Task goal — Everything from the line holding "In the image, how" through the last line below must be repeated exactly, and nothing else.
-- Begin Exercise input --
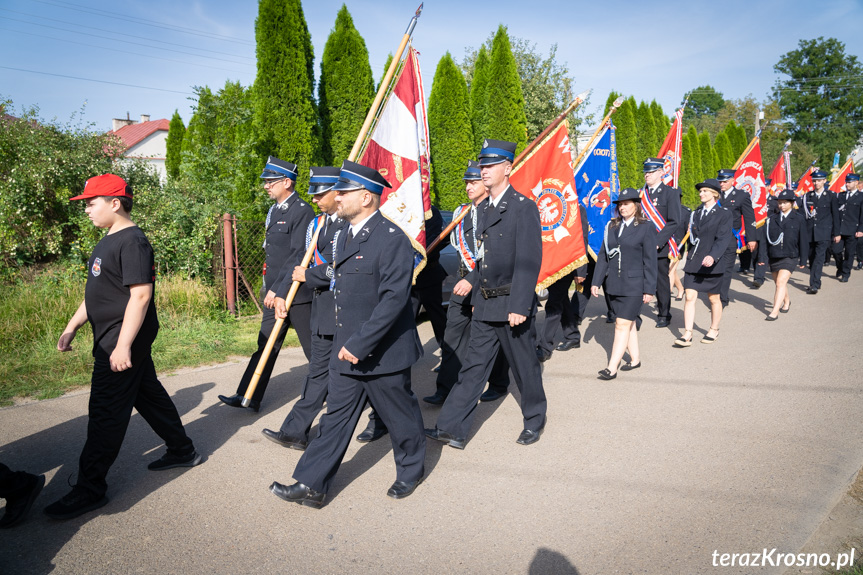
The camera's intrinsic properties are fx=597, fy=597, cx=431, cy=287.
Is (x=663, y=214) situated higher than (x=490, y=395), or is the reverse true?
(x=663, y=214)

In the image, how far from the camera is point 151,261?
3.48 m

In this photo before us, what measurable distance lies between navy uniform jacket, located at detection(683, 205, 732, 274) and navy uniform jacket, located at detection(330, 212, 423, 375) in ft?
-- End Exercise input --
Expected answer —
In the image, how far from the camera is point 151,261?
3.48 m

In this photo before us, what measurable distance lies between navy uniform jacket, located at detection(683, 205, 732, 274) and navy uniform jacket, located at detection(330, 212, 423, 375) in ft?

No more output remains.